Industry Minister Karen Andrews met stakeholders in Sydney on Wednesday to discuss the effects of COVID-19 on supply chains.
Authorities argue panic-buying is unjustified because Australian stock supplies are strong but Ms Andrews said there was an issue with restocking supermarket shelves.
Retailers association executive director Russell Zimmerman says curfews on delivery trucks mean overnight deliveries are impossible and shelves are being left empty as a result.
Nothing breeds a problem more than what we’re seeing on the shelves at the moment,’’ Mr Zimmerman said.
The ARA has begun calling state governments and the Australian Local Government Association to have curfews lifted as soon as possible.
Curfews are put in place by local councils.
“If there is product on the shelves, the whole issue becomes less concerning to the consumer,” Mr Zimmerman told AAP on Wednesday.
It’s when there is nothing that the consumer sees a problem.’’
Sydney’s City of Ryde announced it would lift its delivery curfew on Monday.
Ms Andrews said the federal government will look into the issue.
“We are going do everything that we possibly can … so when people walk into a supermarket they are actually seeing the shelves stocked,” she said.
The minister said hand sanitiser supplies may be low, but people could use wipes or “good old soap”.
“We are a very innovative nation and people will always look for alternatives, so if you can’t find the hand sanitiser that you’re used to buying … your option is to use good old soap.”
Face mask panic-buying hurts health workers
Last month, the United States surgeon general begged Americans to stop buying face masks.
“Seriously people — STOP BUYING MASKS!” Dr Jerome Adams wrote in a tweet.
“They are NOT effective in preventing general public from catching #Coronavirus, but if health care providers can’t get them to care for sick patients, it puts them and our communities at risk!”
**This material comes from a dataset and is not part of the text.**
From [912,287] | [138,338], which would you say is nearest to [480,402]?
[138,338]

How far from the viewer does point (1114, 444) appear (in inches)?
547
Face masks have not been recommended for the general public as the protection they offer is limited and they are frequently worn incorrectly, virologist Ian Mackay, an associate professor at the University of Queensland’s school of medicine, explained to The New Daily.
There is no scientific evidence that they protect the general public from infection,’’ Dr Mackay said.
Face masks can be effective for “a professional to use in the right context”, but for members of the general public they are “more likely to be used wrongly and increase the risk by giving a false sense of security”, he said.
Instead, people should start implementing more stringent hygiene practices.
COVID-19 is mainly spread person to person via respiratory droplets produced when an infected person coughs or sneezes.
It is also spread by people touching contaminated surfaces, where the virus can live for up to 48 hours, and then infecting themselves by touching their eyes, nose, or mouth.
Recommendations include regular hand-washing, using hand sanitiser, coughing or sneezing into the corner of the elbow, not touching the face, mouth, nose or eyes with the hands, avoiding contact with sick people, and staying home if ill or experiencing symptoms.